→ Task to carry out
Would you please restate the data exactly as it stands, apart from the pictures?
BEGIN Supplied material
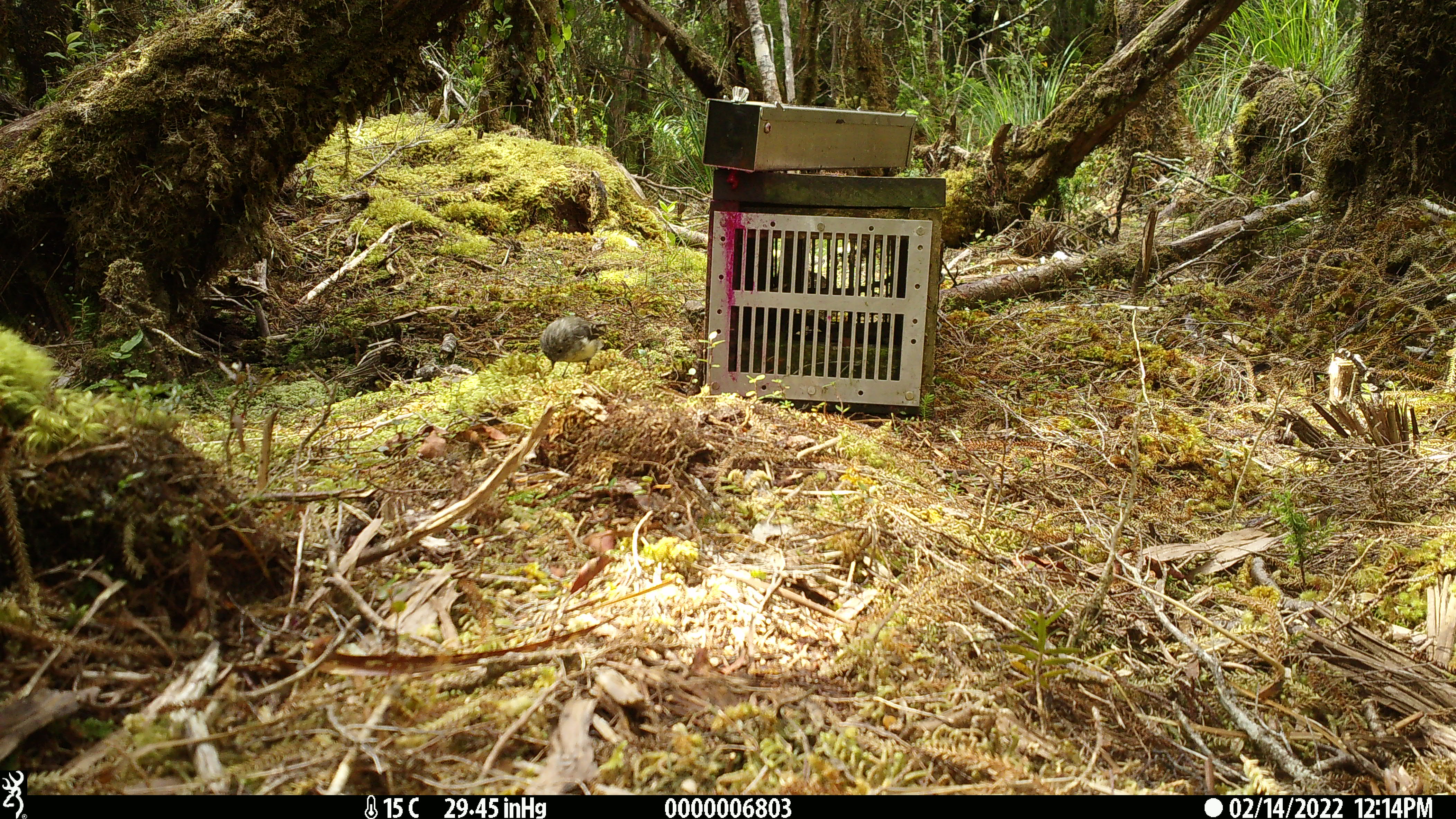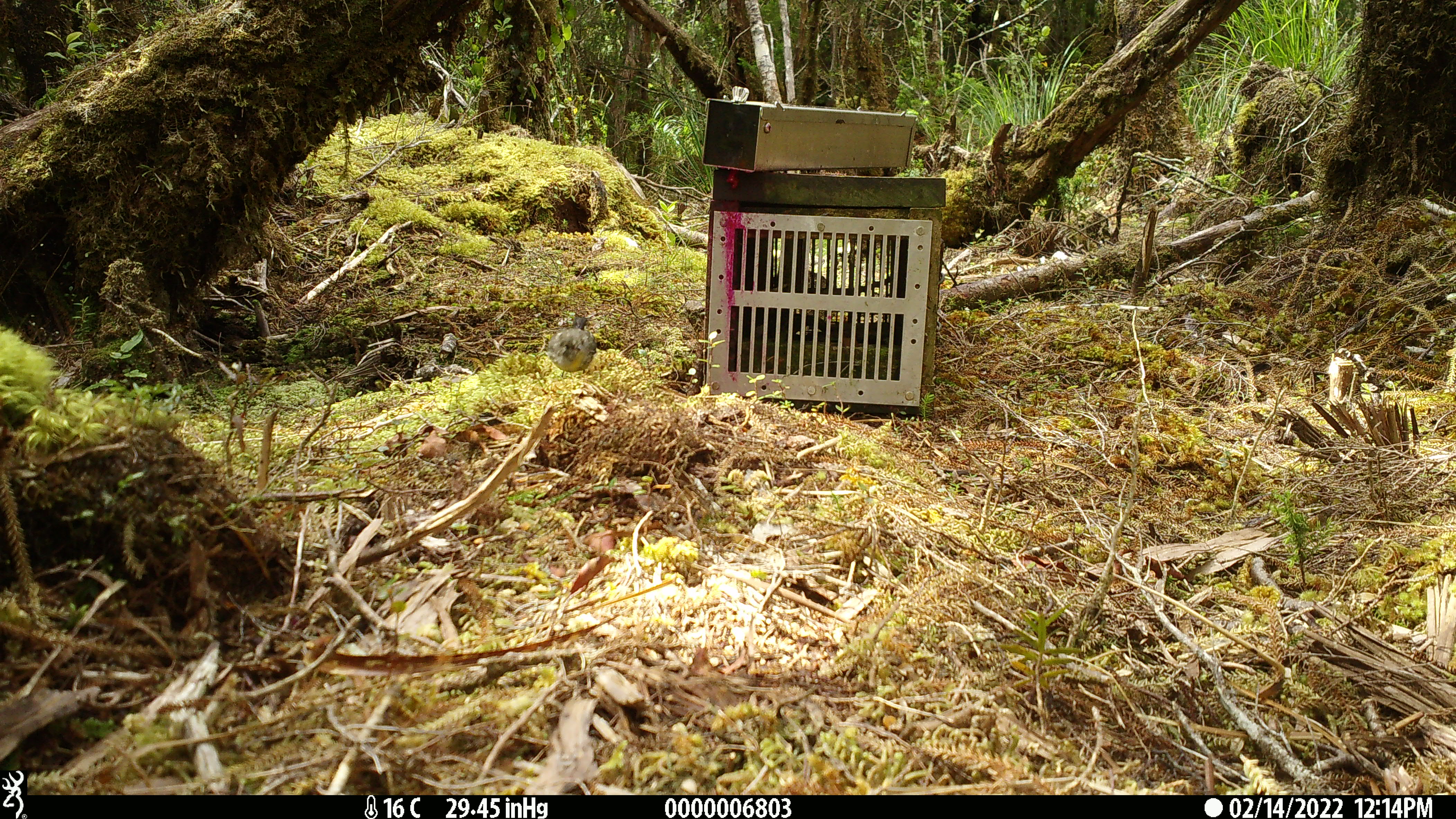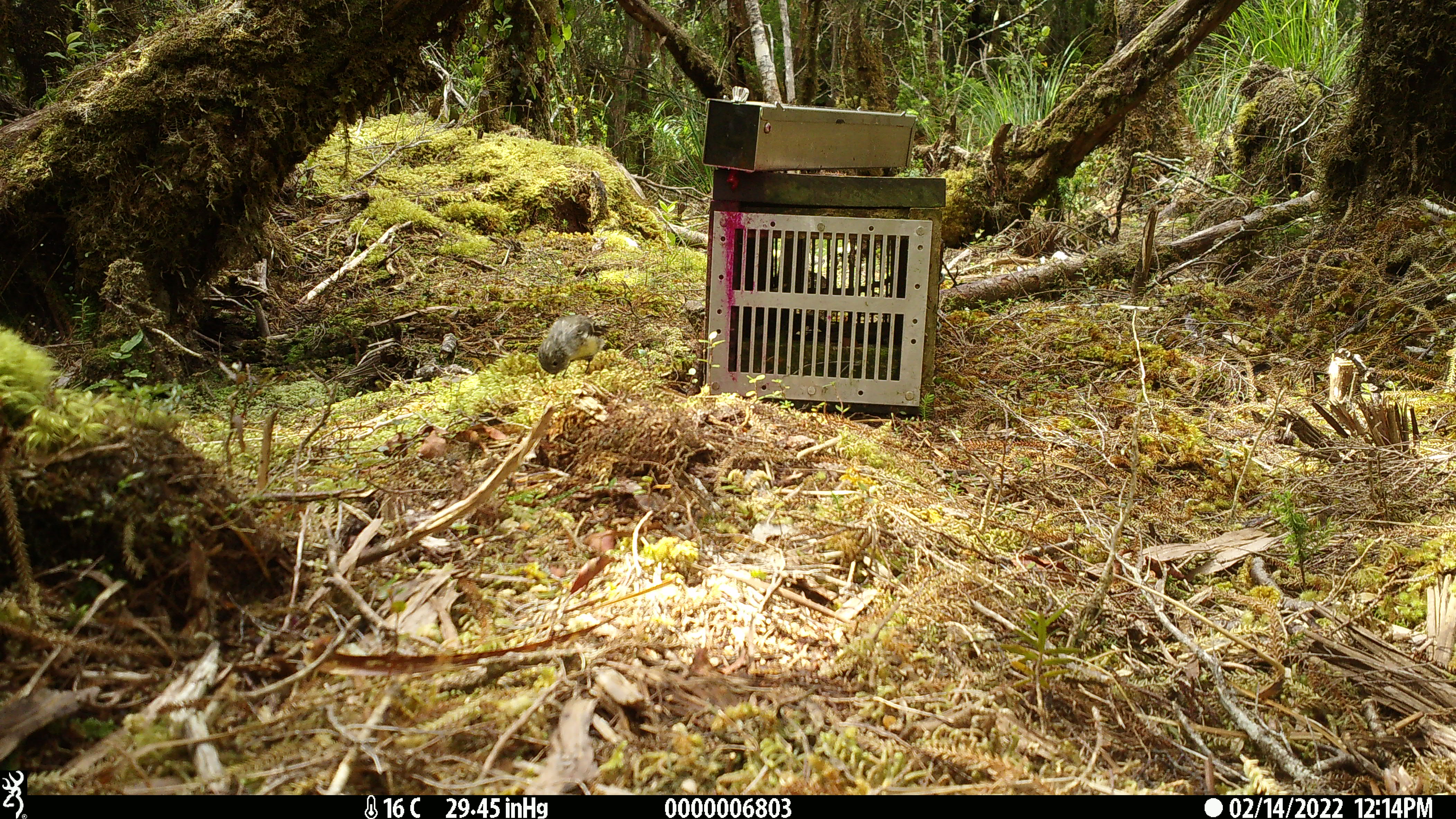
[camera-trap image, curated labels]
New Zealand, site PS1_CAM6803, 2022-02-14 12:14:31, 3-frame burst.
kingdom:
END Supplied material
→ Answer to the exercise
[camera-trap image, curated labels]
New Zealand, site PS1_CAM6803, 2022-02-14 12:14:31, 3-frame burst.
kingdom:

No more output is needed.